Akurat w dzień po internetowych poszukiwaniach wpadł do nas krewny i pokazał, jak łatwo *można odłupywać / odszczypywać płytkę po kawałku za pomocą obcęgów* -- w ten sposób da się wykrawać na jej brzegu dowolnej wielkości otwory. Wbrew temu, czego np. ja bym się spodziewał, płytka daje się w ten sposób *odkruszać w sposób dość kontrolowany*. *Aby zminimalizować ryzyko pękania głębiej niż chcemy, należy jednak koniecznie zarysować obrys pożądanego otworu (wcięcia) rysikiem do glazury*. Jeśli chodzi o technikę "szczypania", należy łapać obcęgami małe porcje płytki, silnie zaciskać je w obcęgach i odłamywać wykorzystując rączki obcęgów jako dziwignię (nie odcinać zębami obcęgów). Jeśli mamy odpowiednie dojście, możemy przychwytywać fragment płytki całą długością krawędzi obcęgów i odłamywać ją -- cienkimi! -- paseczkami. Jeśli nie, chwytamy płytkę kącikiem obcęgów i odgryzamy małymi wrąbkami.

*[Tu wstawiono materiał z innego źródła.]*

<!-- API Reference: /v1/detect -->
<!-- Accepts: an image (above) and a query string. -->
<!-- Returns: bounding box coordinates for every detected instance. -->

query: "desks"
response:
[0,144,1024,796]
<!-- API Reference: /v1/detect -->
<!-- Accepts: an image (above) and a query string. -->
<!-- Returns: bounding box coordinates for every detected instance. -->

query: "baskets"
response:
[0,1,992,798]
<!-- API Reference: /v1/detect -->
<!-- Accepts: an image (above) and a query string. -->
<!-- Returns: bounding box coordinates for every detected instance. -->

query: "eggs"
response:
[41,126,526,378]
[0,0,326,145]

Trochę jest z tym zabawy, ale jeśli do wykrojenia mamy tylko kilka płytek, jest to chyba całkiem niezły patent. Nie miałem żadnych problemów z pękaniem szkliwa, czy czymś takim -- może to zależy od płytek: moje to Cersanit Murcia.

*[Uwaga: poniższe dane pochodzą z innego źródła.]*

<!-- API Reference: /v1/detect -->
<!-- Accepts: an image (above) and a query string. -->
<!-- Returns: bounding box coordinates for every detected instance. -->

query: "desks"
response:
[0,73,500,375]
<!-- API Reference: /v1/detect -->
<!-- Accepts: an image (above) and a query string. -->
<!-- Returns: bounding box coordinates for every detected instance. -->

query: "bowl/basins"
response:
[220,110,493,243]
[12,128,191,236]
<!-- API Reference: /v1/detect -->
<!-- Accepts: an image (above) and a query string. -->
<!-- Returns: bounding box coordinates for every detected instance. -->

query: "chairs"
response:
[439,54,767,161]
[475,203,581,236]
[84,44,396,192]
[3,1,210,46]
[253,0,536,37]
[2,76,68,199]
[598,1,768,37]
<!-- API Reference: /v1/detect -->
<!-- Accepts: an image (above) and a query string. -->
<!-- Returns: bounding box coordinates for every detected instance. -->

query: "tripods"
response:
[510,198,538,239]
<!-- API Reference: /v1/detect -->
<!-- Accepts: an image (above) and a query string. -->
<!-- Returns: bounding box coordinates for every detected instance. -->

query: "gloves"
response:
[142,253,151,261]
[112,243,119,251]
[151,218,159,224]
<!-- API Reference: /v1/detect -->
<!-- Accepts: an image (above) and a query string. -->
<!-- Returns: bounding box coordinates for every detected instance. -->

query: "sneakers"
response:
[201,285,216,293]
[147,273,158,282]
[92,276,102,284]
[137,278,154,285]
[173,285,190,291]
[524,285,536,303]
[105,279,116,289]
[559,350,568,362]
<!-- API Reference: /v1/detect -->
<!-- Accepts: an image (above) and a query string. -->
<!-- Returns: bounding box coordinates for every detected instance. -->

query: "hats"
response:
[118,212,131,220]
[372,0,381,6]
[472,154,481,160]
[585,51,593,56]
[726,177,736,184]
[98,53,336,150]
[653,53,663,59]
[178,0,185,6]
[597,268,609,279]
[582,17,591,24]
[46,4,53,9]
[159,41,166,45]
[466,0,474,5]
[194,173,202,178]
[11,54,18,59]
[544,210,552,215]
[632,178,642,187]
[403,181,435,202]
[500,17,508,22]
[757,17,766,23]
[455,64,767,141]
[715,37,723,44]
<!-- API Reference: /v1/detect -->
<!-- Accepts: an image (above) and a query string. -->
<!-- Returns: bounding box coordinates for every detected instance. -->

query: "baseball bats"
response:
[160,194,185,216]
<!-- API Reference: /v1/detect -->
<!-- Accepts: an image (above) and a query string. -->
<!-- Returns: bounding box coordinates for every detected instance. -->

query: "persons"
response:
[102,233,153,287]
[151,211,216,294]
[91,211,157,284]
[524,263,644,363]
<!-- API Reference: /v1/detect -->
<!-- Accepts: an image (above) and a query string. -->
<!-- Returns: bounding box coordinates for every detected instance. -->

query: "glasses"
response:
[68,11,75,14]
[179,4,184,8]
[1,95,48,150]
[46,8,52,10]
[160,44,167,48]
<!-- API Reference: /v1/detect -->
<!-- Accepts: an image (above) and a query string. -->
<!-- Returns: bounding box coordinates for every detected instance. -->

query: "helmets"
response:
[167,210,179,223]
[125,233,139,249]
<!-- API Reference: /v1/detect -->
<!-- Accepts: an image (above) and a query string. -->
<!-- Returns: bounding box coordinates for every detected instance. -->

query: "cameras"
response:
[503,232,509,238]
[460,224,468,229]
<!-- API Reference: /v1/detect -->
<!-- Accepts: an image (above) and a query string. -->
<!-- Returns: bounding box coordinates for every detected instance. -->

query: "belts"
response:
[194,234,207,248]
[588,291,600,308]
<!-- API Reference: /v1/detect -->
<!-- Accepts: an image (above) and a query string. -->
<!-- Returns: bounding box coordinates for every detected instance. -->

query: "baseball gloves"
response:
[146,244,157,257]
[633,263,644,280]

Do zwykłego dzielenia płytek wzdłuż linii prostych użyłem metody łamania wzdłuż linii zarysowanej uprzednio rysikiem -- zdała ona egzamin, choć ze dwa razy limia pęknięcia odbiegła minimalnie od tej zarysowanej: za każdym razem pęknięcie poszło nieco "zbyt płytko" (na szczęście :) przy jednym z końców; przypuszczam, że mogło to być winą niedoskonałości drucika, który podkładałem pod płytki dla ich złamania.

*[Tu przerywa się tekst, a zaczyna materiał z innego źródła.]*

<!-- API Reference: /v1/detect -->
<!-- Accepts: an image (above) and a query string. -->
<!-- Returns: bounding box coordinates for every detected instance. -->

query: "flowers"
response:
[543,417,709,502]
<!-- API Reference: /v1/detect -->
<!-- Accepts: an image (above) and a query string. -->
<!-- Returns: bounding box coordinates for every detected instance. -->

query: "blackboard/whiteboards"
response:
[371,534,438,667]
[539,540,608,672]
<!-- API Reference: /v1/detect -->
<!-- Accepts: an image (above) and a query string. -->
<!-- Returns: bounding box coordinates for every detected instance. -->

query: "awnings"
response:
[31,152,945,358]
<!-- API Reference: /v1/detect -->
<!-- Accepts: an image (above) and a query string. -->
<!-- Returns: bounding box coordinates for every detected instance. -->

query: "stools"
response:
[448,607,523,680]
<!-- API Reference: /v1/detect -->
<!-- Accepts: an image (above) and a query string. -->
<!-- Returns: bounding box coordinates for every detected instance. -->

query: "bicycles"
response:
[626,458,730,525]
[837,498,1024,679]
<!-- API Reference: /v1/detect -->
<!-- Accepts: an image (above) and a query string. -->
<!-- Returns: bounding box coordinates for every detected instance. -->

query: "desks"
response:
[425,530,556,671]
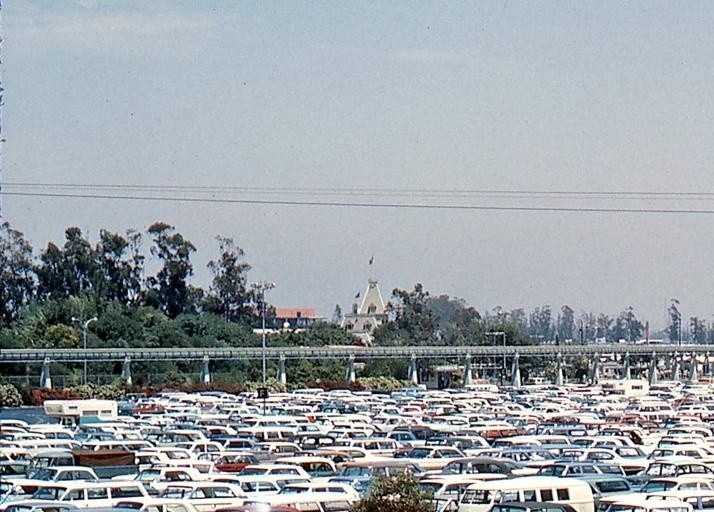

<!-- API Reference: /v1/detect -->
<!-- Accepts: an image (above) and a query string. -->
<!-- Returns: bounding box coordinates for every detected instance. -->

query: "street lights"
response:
[503,311,512,370]
[71,316,98,385]
[251,280,276,385]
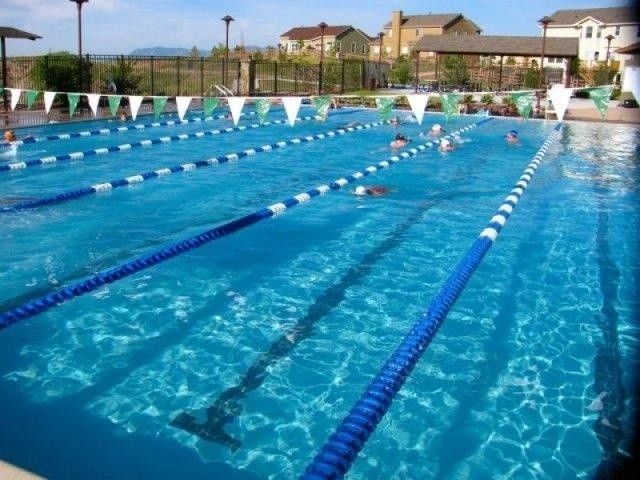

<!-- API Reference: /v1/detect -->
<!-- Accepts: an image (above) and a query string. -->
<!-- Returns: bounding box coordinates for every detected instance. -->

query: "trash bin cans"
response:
[368,76,375,90]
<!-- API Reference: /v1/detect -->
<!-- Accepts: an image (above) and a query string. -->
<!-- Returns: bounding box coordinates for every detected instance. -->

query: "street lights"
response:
[317,22,328,96]
[69,0,89,114]
[220,15,234,88]
[376,32,386,88]
[537,16,554,89]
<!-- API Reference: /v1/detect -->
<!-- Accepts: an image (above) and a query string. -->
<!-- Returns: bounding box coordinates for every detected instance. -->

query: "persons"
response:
[505,130,520,142]
[3,129,16,141]
[391,115,401,126]
[438,138,456,151]
[120,111,129,121]
[419,123,445,137]
[390,134,412,150]
[361,184,390,196]
[331,97,341,109]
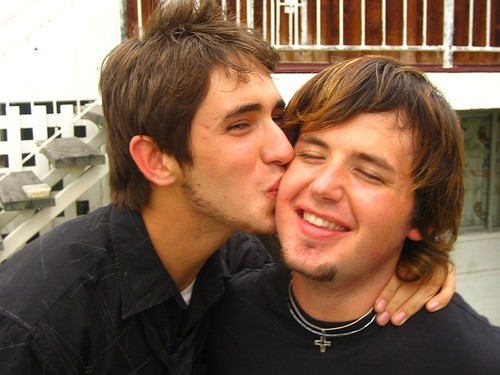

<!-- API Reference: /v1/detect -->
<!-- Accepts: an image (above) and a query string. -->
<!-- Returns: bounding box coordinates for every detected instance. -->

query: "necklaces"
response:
[285,269,379,354]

Na koniec, żeby nie być gołosłownym, zapraszam do rzucenia okiem na zdjęcia płytki poddawanej opisanej obróbce.

http://foto.onet.pl/ente0,x0s8gcxss7c0,u.html?V=1

Widoczne dobrze na 2-gim zdjęciu pęknięcie na brzegu płytki wykraczające poza obrys zamierzonego wycięcia jest wynikiem prób wyszczypywania płytki bez wcześniejszego zarysowania granicy wycięcia rysikiem.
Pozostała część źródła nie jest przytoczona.